Vaughn played drums in his first band when he was 12, and got a South Jersey musical education at Blavat package shows seeing vocal groups like the Dells and Delfonics.

A Four Tops performance at the Steel Pier in Atlantic City “spoiled me,” he said, “because the Four Tops were one of the most professional acts in the history of entertainment. So everything was perfect.

“And then I saw Canned Heat [at the Pier], and I remember they were very high, and couldn’t keep their guitars in tune because of the salt air.
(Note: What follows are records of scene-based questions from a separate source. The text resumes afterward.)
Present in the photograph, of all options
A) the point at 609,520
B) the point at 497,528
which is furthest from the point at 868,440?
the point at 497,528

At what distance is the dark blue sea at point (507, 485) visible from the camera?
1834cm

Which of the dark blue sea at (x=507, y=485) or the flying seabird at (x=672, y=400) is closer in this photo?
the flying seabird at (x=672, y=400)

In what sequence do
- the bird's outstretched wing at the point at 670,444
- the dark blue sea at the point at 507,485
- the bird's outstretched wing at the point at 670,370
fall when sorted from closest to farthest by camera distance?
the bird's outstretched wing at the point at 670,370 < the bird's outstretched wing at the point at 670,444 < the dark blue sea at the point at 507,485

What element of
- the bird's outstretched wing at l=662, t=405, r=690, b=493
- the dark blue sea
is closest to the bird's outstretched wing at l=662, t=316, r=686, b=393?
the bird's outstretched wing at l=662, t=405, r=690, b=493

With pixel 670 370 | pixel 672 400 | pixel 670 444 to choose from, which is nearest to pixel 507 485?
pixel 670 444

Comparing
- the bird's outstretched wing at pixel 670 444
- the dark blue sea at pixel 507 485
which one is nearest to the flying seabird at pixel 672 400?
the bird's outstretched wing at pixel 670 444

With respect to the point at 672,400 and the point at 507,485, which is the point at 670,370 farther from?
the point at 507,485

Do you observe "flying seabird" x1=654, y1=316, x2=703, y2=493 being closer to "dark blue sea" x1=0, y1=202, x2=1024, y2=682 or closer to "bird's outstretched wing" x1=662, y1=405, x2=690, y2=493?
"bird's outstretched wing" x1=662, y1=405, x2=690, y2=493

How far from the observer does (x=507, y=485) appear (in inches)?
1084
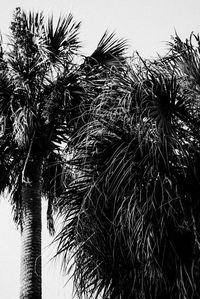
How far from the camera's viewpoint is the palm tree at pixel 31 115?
23.5 feet

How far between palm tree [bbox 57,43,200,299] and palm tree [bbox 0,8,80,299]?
7.42 ft

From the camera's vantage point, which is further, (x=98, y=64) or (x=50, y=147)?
(x=98, y=64)

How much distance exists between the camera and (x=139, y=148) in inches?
184

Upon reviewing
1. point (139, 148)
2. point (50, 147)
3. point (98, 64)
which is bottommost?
point (139, 148)

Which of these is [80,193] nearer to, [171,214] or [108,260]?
[108,260]

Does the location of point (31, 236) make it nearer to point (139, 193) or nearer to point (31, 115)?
point (31, 115)

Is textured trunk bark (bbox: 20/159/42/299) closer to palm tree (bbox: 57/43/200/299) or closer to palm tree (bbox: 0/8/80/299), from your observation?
palm tree (bbox: 0/8/80/299)

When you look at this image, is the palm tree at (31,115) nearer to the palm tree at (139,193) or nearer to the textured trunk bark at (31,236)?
the textured trunk bark at (31,236)

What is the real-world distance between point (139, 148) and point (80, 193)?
0.82 metres

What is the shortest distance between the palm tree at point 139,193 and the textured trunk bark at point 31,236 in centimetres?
202

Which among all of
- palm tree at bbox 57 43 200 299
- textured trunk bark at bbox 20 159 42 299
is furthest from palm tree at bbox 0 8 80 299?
palm tree at bbox 57 43 200 299

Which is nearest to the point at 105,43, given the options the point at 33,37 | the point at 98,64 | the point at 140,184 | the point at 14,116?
the point at 98,64

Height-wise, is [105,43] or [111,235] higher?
[105,43]

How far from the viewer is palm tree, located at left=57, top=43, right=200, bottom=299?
4332mm
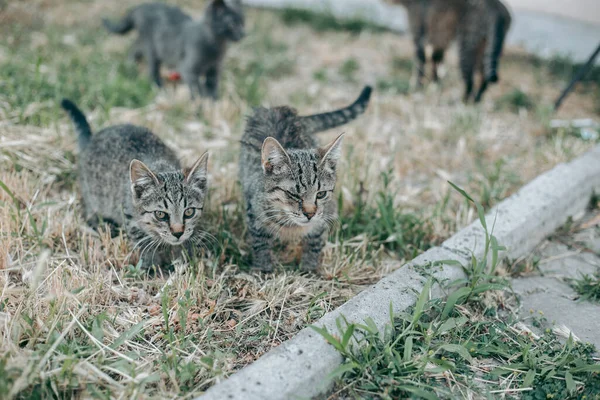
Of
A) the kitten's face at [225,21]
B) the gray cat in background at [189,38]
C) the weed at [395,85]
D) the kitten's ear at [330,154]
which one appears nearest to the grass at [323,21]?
the weed at [395,85]

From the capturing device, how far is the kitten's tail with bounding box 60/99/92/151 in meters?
3.82

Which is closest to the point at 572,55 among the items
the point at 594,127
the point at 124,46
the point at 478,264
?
the point at 594,127

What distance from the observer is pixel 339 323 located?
2.39 metres

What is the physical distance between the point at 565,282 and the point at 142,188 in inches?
105

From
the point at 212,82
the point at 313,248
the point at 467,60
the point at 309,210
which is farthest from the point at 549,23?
the point at 309,210

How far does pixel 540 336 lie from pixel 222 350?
1.67m

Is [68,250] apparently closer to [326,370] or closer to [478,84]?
[326,370]

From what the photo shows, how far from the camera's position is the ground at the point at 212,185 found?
2445 mm

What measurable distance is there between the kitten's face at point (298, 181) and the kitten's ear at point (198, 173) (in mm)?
367

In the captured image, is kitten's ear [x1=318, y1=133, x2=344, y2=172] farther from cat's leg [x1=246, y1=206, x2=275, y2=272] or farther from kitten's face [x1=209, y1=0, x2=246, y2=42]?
kitten's face [x1=209, y1=0, x2=246, y2=42]

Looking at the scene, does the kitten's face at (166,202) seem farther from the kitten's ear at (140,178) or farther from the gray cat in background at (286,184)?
the gray cat in background at (286,184)

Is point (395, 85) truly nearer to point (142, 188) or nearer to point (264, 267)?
point (264, 267)

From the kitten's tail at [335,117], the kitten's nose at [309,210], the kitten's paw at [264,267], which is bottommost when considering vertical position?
the kitten's paw at [264,267]

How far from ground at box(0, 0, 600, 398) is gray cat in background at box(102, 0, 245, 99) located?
26 cm
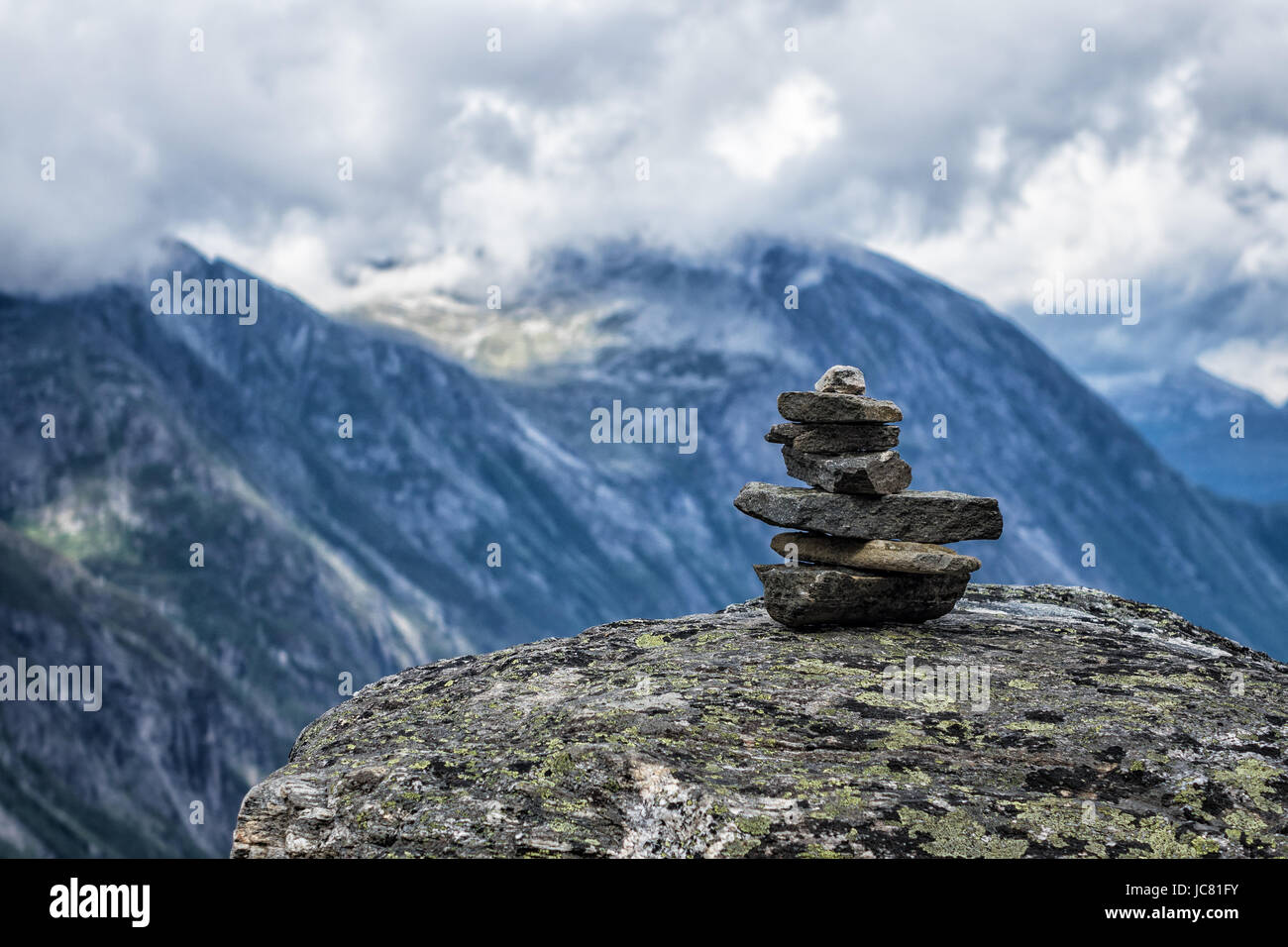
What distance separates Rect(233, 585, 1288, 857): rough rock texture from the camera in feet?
42.9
I remember thinking: ‘There are several ways to go as an entertainer, and this is one way I will never go!’”

The free-form nature of The Many Moods, which last week featured all songs under two minutes by artists like Francoise Hardy, Bob Dylan, and Nina Simone, was shaped not by Blavat but early 1970s Philly DJs like David Dye and Michael Tearson on WMMR-FM (93.3).

But the unstoppable self-confidence and business acumen of Blavat, who Vaughn got to know in the 1980s, shaped Vaughn’s career.

“There was a way the rest of the world did things, and a Geator way,” Vaughn said. “He told me I should own my own show, which I do.” Blavat emphasized self-belief. Whatever Vaughn did would have value, as long as it was truly unique.

“The Geator would buy time on the radio, and sell ads himself. I would drive around with him to pizzerias and shoe stores and car dealerships and watch him. And then we’d drive away with a car with his name on the side. The Geatormobile!”

Philly musicians in future Straight episodes include “Mashed Potato Time” singer Dee Dee Sharp and rock and roller Charlie Gracie, who befriended Vaughn in the 1970s at the Mount Ephraim club Capriotti’s, where Gracie was nightly entertainment and Vaughn a dishwasher.

Vaughn’s own stature as a Philadelphia institution was underscored when he was contacted by the Delco-set HBO series Task. They asked him to record a Many Moods snippet for the show. In one scene, Tom Pelphrey’s character Robbie Prendergast rolls a joint, listening to Vaughn on air pods.

“I watched it and you can hardly hear me. But I show up in the close captions and they spell my name right. So that’s a victory.”

In 2021, Vaughn helped Blavat move out of his office on east Market Street and found unopened letters from 1964 with song requests to play on Blavat’s WCAN-AM (1320) radio show. Blavat and Vaughn opened them on air on XPN in 2021 in a show called The Lost Dedications.

“The Geator created something that never existed before,” Vaughn said. “Geatordelphia! It was a subculture. The way he talked, the kind of records he played, the way he had of communicating with the audience.

“He connected so many human beings, and made everybody feel good. He made us all feel like we were better looking than we really were. Only South Philly could have produced a guy like him. It didn’t make sense to anyone outside of a 90 mile radius. The Jersey Shore, Trenton, Wilmington, that’s it.

“That was the great thing about doing the podcast. Laura is originally from Detroit, and she didn’t know anything about the Geator. And trying to explain the Geator to an outsider is an amusing thing.”

Straight From the Hat episodes are at straightfromthehat.com and on all podcast platforms.